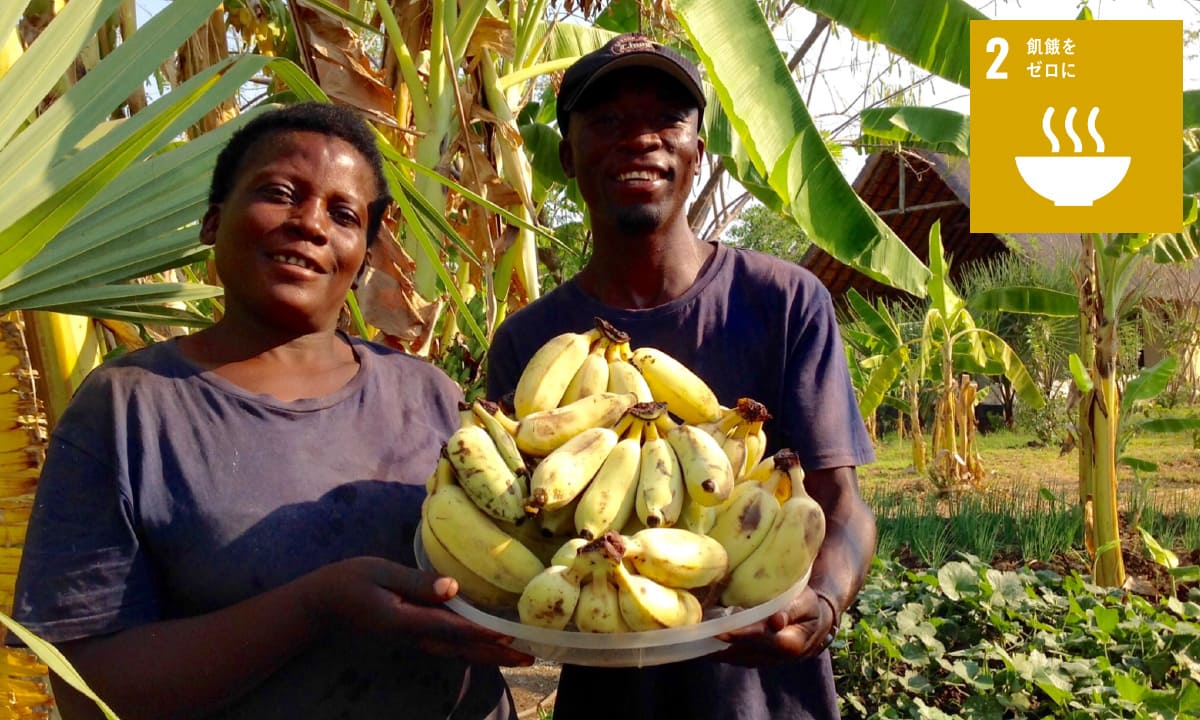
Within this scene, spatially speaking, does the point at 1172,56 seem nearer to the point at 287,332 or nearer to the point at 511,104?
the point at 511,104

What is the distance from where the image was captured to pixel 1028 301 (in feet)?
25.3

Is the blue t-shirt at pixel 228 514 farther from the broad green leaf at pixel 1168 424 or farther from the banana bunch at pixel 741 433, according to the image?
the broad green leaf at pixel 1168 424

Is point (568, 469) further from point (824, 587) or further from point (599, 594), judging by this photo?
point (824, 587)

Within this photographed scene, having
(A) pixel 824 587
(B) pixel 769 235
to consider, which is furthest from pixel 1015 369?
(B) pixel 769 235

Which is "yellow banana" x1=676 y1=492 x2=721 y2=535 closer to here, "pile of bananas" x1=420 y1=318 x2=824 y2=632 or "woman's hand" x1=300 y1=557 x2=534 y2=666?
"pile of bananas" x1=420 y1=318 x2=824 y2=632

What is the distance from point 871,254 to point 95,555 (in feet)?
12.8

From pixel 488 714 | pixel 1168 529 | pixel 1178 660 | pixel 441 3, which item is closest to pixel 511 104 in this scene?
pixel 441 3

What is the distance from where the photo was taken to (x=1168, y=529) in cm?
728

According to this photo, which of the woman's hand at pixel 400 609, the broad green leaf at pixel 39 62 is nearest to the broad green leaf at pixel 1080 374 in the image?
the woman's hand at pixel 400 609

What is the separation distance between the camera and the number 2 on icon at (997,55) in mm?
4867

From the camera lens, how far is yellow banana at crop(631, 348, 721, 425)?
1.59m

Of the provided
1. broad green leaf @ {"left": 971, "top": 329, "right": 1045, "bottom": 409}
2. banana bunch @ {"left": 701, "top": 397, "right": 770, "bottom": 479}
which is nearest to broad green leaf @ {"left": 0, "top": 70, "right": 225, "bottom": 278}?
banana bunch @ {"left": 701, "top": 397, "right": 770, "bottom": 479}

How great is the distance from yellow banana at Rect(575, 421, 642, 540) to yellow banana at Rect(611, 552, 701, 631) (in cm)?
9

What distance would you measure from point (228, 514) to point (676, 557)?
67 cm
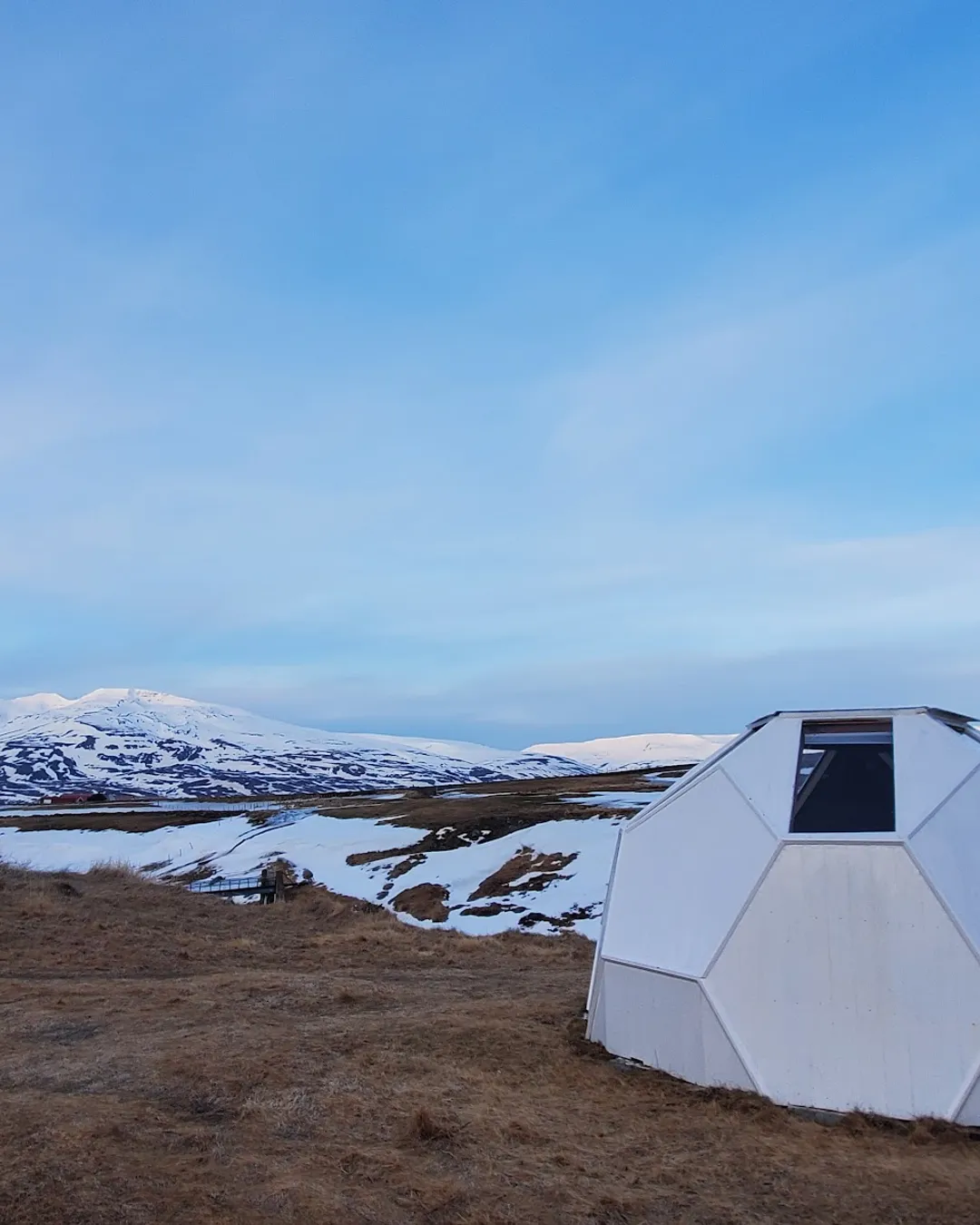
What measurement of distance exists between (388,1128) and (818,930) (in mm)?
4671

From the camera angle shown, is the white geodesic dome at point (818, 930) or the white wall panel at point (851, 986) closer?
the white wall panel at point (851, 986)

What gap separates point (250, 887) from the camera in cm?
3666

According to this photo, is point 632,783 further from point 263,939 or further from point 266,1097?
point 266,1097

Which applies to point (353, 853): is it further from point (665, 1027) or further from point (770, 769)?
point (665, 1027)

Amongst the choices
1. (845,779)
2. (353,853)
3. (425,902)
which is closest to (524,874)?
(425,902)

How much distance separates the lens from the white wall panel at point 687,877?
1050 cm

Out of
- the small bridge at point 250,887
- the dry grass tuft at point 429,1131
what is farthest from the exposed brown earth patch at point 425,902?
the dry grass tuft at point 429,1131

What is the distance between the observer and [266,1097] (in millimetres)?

+-------+

_WHAT IS ASKED_
Copy all the entries word for word. Omit any pictures.

_ANSWER TO THIS TASK_
Within this scene, spatially speaking, does the point at 1172,56 seem nearer to the point at 287,332 or nearer to the point at 511,104?
the point at 511,104

What is the distance from where the image was captured to pixel 1028 301 (in feet)?
25.3

Is the blue t-shirt at pixel 228 514 farther from the broad green leaf at pixel 1168 424 or farther from the banana bunch at pixel 741 433, according to the image?
the broad green leaf at pixel 1168 424

Is point (568, 469) further from point (824, 587) or further from point (599, 594), judging by this photo?
point (824, 587)

Within this photographed scene, having
(A) pixel 824 587
(B) pixel 769 235
to consider, which is furthest from pixel 1015 369?
(B) pixel 769 235

Which is "yellow banana" x1=676 y1=492 x2=721 y2=535 closer to here, "pile of bananas" x1=420 y1=318 x2=824 y2=632 or "woman's hand" x1=300 y1=557 x2=534 y2=666?
"pile of bananas" x1=420 y1=318 x2=824 y2=632

What is the distance from point 871,254 to point 95,555 (in feet)?
12.8

From pixel 488 714 | pixel 1168 529 | pixel 1178 660 | pixel 441 3, which item is closest to pixel 511 104 in this scene?
pixel 441 3

What is the distance from where the photo was taken to (x=1168, y=529) in cm?
728

According to this photo, which of the woman's hand at pixel 400 609, the broad green leaf at pixel 39 62 is nearest to the broad green leaf at pixel 1080 374 in the image?
the woman's hand at pixel 400 609

What is the separation distance between the camera and the number 2 on icon at (997,55) in mm?
4867

From the camera lens, how far is yellow banana at crop(631, 348, 721, 425)?
1.59m

Of the provided
1. broad green leaf @ {"left": 971, "top": 329, "right": 1045, "bottom": 409}
2. banana bunch @ {"left": 701, "top": 397, "right": 770, "bottom": 479}
which is nearest to broad green leaf @ {"left": 0, "top": 70, "right": 225, "bottom": 278}?
banana bunch @ {"left": 701, "top": 397, "right": 770, "bottom": 479}

How great is the distance from yellow banana at Rect(575, 421, 642, 540) to yellow banana at Rect(611, 552, 701, 631) (in cm)?
9

What distance would you measure from point (228, 514) to point (676, 557)?
67 cm
What measurement of distance exists between (388,1128) and (818,930) (in mm)?
4671

From the camera angle shown, is the white geodesic dome at point (818, 930) or the white wall panel at point (851, 986) closer?
the white wall panel at point (851, 986)

What gap separates point (250, 887) from the camera in cm?
3666

According to this photo, is point 632,783 further from point 263,939 or further from point 266,1097?
point 266,1097

Which applies to point (353, 853): is it further from point (665, 1027) or further from point (770, 769)?
point (665, 1027)

Amongst the choices
1. (845,779)
2. (353,853)
3. (425,902)
which is closest to (524,874)?
(425,902)

How much distance separates the lens from the white wall panel at point 687,877?
1050 cm

Out of
- the small bridge at point 250,887
- the dry grass tuft at point 429,1131
what is farthest from the exposed brown earth patch at point 425,902?
the dry grass tuft at point 429,1131

What is the distance between the observer and [266,1097] (in millimetres)?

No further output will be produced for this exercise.